Historical fire regime and forest variability on two eastern Great Basin fire-sheds (USA)

Authors

S. G. Kitchen

Document Type

Article

Journal/Book Title/Conference

Forest Ecology and Management

Publication Date

2012

Volume

285

Publisher

Elsevier

First Page

53

Last Page

66

Abstract

Proper management of naturally forested landscapes requires knowledge of key disturbance processes and their effects on species composition and structure. Spatially-intensive fire and forest histories provide valuable information about how fire and vegetation may vary and interact on heterogeneous landscapes.
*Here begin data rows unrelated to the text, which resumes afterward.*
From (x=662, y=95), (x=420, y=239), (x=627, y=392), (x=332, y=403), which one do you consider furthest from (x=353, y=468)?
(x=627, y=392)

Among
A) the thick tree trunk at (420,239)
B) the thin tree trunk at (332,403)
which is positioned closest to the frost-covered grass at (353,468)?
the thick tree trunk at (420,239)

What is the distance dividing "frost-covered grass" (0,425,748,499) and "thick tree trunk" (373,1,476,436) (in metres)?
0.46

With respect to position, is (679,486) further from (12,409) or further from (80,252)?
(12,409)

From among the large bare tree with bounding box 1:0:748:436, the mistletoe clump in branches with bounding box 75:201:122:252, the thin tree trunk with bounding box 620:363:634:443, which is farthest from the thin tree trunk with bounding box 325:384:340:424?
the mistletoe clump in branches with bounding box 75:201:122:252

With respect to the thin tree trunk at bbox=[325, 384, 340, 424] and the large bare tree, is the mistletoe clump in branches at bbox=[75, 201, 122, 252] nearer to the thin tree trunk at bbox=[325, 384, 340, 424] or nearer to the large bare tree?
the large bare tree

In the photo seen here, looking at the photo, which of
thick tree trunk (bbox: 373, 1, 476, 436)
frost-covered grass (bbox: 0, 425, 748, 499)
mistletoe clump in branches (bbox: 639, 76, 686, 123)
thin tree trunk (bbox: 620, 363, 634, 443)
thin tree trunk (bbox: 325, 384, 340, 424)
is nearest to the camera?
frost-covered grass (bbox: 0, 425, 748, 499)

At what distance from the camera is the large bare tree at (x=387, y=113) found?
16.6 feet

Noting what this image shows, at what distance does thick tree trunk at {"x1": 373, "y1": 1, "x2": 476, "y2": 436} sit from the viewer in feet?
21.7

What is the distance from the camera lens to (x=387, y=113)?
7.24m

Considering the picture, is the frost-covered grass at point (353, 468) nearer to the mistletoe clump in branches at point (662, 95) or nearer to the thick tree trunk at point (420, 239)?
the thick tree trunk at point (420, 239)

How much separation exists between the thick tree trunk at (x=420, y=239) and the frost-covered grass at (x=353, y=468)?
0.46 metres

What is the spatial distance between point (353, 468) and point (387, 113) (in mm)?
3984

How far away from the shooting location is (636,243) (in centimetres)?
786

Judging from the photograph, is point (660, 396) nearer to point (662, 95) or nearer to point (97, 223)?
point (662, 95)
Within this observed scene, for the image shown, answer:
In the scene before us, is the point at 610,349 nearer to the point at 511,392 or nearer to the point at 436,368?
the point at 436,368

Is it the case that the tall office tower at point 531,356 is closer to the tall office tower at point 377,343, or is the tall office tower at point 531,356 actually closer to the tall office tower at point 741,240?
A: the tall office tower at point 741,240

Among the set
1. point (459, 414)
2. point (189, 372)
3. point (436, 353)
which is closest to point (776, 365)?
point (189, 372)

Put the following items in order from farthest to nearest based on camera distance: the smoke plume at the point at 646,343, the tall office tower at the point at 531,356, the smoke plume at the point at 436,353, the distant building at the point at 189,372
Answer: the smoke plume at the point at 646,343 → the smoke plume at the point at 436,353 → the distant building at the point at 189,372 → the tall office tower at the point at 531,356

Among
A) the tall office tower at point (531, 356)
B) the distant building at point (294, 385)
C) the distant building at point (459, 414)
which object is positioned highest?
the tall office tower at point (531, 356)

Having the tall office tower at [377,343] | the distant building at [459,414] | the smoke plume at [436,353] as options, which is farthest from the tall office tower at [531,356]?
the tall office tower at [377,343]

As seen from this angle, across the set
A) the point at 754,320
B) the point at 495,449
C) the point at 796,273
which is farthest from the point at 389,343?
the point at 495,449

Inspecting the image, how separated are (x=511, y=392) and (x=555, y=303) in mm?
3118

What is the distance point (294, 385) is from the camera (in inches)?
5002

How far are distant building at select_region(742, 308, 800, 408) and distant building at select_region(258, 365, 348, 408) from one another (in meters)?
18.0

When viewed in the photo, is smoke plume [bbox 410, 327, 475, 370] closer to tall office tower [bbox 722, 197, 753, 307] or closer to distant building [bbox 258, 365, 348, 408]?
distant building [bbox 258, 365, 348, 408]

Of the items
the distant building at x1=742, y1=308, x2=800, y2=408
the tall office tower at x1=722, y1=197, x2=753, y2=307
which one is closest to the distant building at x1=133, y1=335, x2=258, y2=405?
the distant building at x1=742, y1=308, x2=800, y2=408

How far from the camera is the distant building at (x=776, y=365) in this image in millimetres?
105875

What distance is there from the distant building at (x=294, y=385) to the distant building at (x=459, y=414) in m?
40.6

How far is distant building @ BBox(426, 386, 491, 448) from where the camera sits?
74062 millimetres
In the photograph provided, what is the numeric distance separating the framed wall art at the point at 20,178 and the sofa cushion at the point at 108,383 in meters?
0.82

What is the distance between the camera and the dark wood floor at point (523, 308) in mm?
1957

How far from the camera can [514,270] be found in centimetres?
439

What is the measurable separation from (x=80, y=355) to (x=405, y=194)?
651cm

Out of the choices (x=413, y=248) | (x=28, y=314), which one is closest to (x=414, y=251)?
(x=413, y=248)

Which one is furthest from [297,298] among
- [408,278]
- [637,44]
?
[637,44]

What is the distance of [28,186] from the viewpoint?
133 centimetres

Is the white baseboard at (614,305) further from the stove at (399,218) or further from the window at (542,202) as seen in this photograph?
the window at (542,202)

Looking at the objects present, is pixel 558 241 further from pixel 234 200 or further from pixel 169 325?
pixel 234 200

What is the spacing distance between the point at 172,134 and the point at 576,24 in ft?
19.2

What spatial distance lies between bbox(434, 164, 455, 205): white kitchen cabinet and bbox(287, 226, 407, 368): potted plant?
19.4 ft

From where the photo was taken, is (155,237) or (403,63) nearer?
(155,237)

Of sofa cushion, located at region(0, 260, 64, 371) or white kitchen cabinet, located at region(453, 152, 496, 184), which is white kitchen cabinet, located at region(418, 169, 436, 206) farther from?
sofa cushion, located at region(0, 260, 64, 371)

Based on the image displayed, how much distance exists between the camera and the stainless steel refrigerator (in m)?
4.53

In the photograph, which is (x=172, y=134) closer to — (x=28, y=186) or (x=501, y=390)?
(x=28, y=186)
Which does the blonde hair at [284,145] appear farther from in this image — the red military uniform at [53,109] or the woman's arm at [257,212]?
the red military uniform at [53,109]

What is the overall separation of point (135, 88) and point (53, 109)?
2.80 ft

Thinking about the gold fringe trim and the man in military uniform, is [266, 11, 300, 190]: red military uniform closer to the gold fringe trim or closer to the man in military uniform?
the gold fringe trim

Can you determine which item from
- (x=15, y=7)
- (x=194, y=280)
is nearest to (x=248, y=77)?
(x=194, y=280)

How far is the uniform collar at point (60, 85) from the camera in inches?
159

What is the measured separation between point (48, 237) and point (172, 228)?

I constructed 800-year fire and tree recruitment chronologies for two eastern Great Basin fire-sheds using fire-scar and tree establishment evidence from 48 gridded plots (500 m spacing) and from fire-scarred trees between plots. Fire-sheds are located in the Snake Range of eastern Nevada (BMC) and Wah Wah Range of western Utah (LAW) and span a range in elevation and vegetation zones typical for the region. Estimates of point mean fire interval varied more than 10-fold at both BMC (7.8–125.6 years) and LAW (13.3–138.4 years). At BMC, a distinct within-fire-shed contrast in fire frequency was difficult to explain without invoking the possibility of spatially-variable human-caused ignitions. A majority of fires were small (<10 ha) but large fires (⩾100 ha) accounted for 78% (BMC) to 89% (LAW) of cumulative area burned. Tree recruitment for mid-elevation, mixed-conifer stands was somewhat episodic and asynchronous among plots. Recruitment pulses were synchronous with multi-decade fire quiescent periods, and often followed large fires. I concluded that fire frequency was under strong topographic control and that fire severity was mixed and variable through time and space resulting in a dynamic mosaic of variable-aged, fire-initiated vegetation intermixed with long-lived, fire-resilient trees and open shrub–steppe communities (BMC). A major change in fire regime and forest composition began in the 1800s cusing shifts in composition and structure at the stand scale and homogenization at the landscape scale. I recommend that management strategies prioritize the use of fire and surrogate treatments on mid-elevation forests that have deviated most from historic conditions and on associated shrub–steppe communities where conifer encroachment has occurred. Planned disturbances should be of mixed severity and sized to recreate vegetative mosaics at historic spatial scales.